In a mountainous Nevada town, many people have gone missing without a trace. For the past thirty-six years, a single individual has vanished each year without any belongings left behind. When a young couple enters the town after robbing a bank, they take refuge in the home of an elderly couple by taking the residents captive. In a plot that keeps viewers guessing who is the greater threat, it becomes uncertain who is the captive and who is the captor. No Deer for Dinner is the sort of film which instills the idea that the most dangerous and lethal situations are the ones just slightly out of sight. The young felonious couple comes to the realization that hunters disappear in this Nevada town for a frightening reason.
“You might need to use editing to support me.” This was the phrase that director Yuhang Chen greeted Yu-Ying with when proposing she edit the film. His frustration was a result of conditions during the filming.

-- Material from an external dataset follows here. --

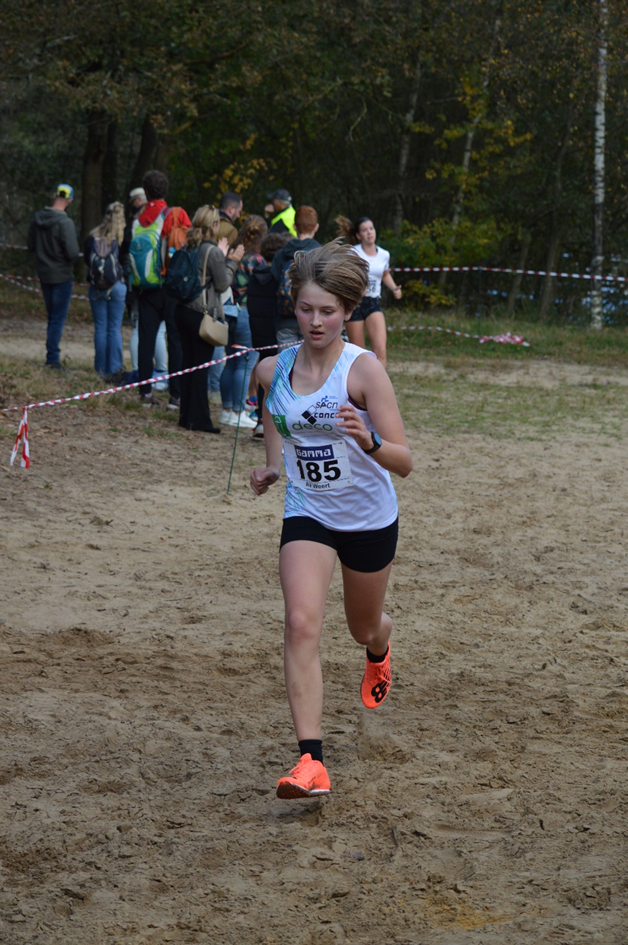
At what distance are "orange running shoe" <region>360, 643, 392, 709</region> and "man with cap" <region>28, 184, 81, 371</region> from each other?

Several scenes had been deleted leaving holes in the story. Chuang informs, “When I got the footage, I was surprised because it was not the same as the original script. We discussed how to solve the problem and how to create suspense from the footage we had. There was certainly some difficulty to this approach but it wasn’t impossible.”
Yu-Ying concentrated on spotlighting key scenes to make the tone more prominent. The fast pace of a frantic hunter being chased in the first scene is exponentially more panicked by the quick-cut editing. When the elderly couple are eating dinner and engaging in an unusual conversation, Chuang lets the scenes linger to an almost uncomfortable extent which maximizes the awkwardness. Describing the end of the film, Yu-Ying explains, “The penultimate scene ended in Roger killing the police and taking the gun out to shoot the female robbers. At the beginning of the last scene, I wanted to have a little suspense about what kind of a person Roger is. The first picture I used is Roger is preparing food and when the camera slowly slides back, the woman is tied on the chair and the policeman’s body is on the table. I wanted to make the audience think that it was a normal day. It’s this shocking realization that Roger hunts the hunters to eat their organs and meat.”

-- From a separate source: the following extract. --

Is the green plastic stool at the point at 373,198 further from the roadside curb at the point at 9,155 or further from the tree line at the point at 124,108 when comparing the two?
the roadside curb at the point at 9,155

While editors are referred to as filmmakers often equal to the director, in many cases they are dubbed “problem solvers.” No Deer for Dinner has a disturbing and chilling feeling most prominently because there seems to be a realistic path to this situation actually occurring. For this film, Yu-Ying Chuang has drawn and highlighted this line with great effect and success, to the benefit of the film and audiences.